* TRABALHO PEDIDO
Transcreva integralmente o texto sobre a Lei de Empresas Estatais que vem a seguir.

A Lei de Empresas Estatais (Lei 13.303/2016), editada em julho de 2016, teve por objetivo principal a regulamentação de diversos pontos lacunosos no ordenamento jurídico brasileiro em relação às empresas estatais, sobretudo em decorrência de previsão específica da Constituição Federal (art. 173, § 1º), que determinava que lei específica disciplinaria o estatuto jurídica da empresa estatal.

A Lei nº 13.303/2016 chegou a ser chamada como “Lei de Responsabilidade das Empresas Estatais”, conforme observou o Governo Federal quando de sua sanção, demonstrando o tom moralizador em sua edição, sobretudo em um contexto após a “Operação Lava-Jato”.

Em síntese, os pontos de regulamentação da Lei de Empresas Estatais mais importantes são os seguintes: i) a necessidade de que as empresas estatais possuam mecanismos específicos de compliance e governança corporativa; ii) a existência de um procedimento licitatório específico, bem como alterações significativas no regime de contratos; e, iii) a necessidade de que cada empresa estatal possa realizar a edição de regulamentos de licitação e contratos, disciplinando o regime de contratação às suas especificidades (o que será tema .

Todavia, passado 1 (um) ano de vigência (ou parcial vigência, como se verificará) da Lei de Empresas Estatais, é preciso que se faça um breve retrospecto daquilo que já foi efetivamente alcançado e o que podemos/precisamos aprimorar.

Primeiramente, destaca-se que a Lei de Empresas Estatais não traz uma redação muito clara a respeito de sua própria vigência, o que dificultou a sua aplicabilidade plena, em todas as esferas governamentais. O art. 91, caput, estabelece que “empresa pública e a sociedade de economia mista constituídas anteriormente à vigência desta Lei deverão, no prazo de 24 (vinte e quatro) meses, promover as adaptações necessárias à adequação ao disposto nesta Lei”. Além disso, o art. 91, § 1º, prescreve que as empresas estatais poderiam continuar aplicando as regras anteriores no que se refere a licitações e contratos.

* EXTRATO DE DADOS
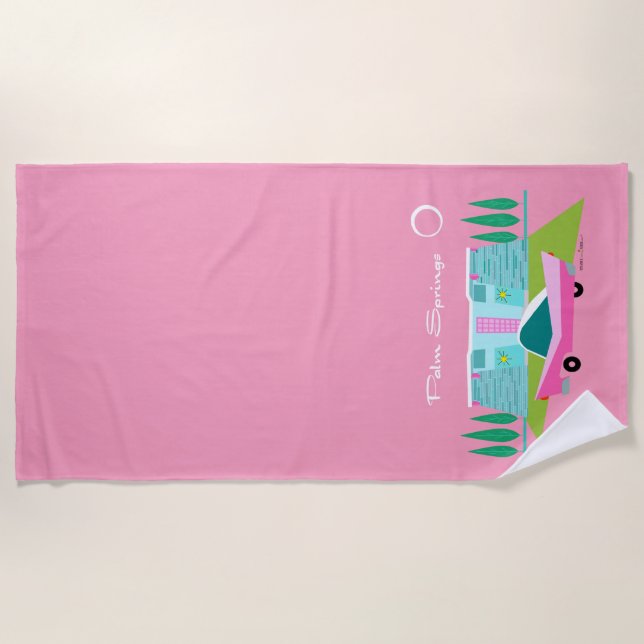Toalla de playa Retro Pink Palm Springs (Anverso)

* RESPOSTA À TAREFA
A Lei de Empresas Estatais (Lei 13.303/2016), editada em julho de 2016, teve por objetivo principal a regulamentação de diversos pontos lacunosos no ordenamento jurídico brasileiro em relação às empresas estatais, sobretudo em decorrência de previsão específica da Constituição Federal (art. 173, § 1º), que determinava que lei específica disciplinaria o estatuto jurídica da empresa estatal.

A Lei nº 13.303/2016 chegou a ser chamada como “Lei de Responsabilidade das Empresas Estatais”, conforme observou o Governo Federal quando de sua sanção, demonstrando o tom moralizador em sua edição, sobretudo em um contexto após a “Operação Lava-Jato”.

Em síntese, os pontos de regulamentação da Lei de Empresas Estatais mais importantes são os seguintes: i) a necessidade de que as empresas estatais possuam mecanismos específicos de compliance e governança corporativa; ii) a existência de um procedimento licitatório específico, bem como alterações significativas no regime de contratos; e, iii) a necessidade de que cada empresa estatal possa realizar a edição de regulamentos de licitação e contratos, disciplinando o regime de contratação às suas especificidades (o que será tema .

Todavia, passado 1 (um) ano de vigência (ou parcial vigência, como se verificará) da Lei de Empresas Estatais, é preciso que se faça um breve retrospecto daquilo que já foi efetivamente alcançado e o que podemos/precisamos aprimorar.

Primeiramente, destaca-se que a Lei de Empresas Estatais não traz uma redação muito clara a respeito de sua própria vigência, o que dificultou a sua aplicabilidade plena, em todas as esferas governamentais. O art. 91, caput, estabelece que “empresa pública e a sociedade de economia mista constituídas anteriormente à vigência desta Lei deverão, no prazo de 24 (vinte e quatro) meses, promover as adaptações necessárias à adequação ao disposto nesta Lei”. Além disso, o art. 91, § 1º, prescreve que as empresas estatais poderiam continuar aplicando as regras anteriores no que se refere a licitações e contratos.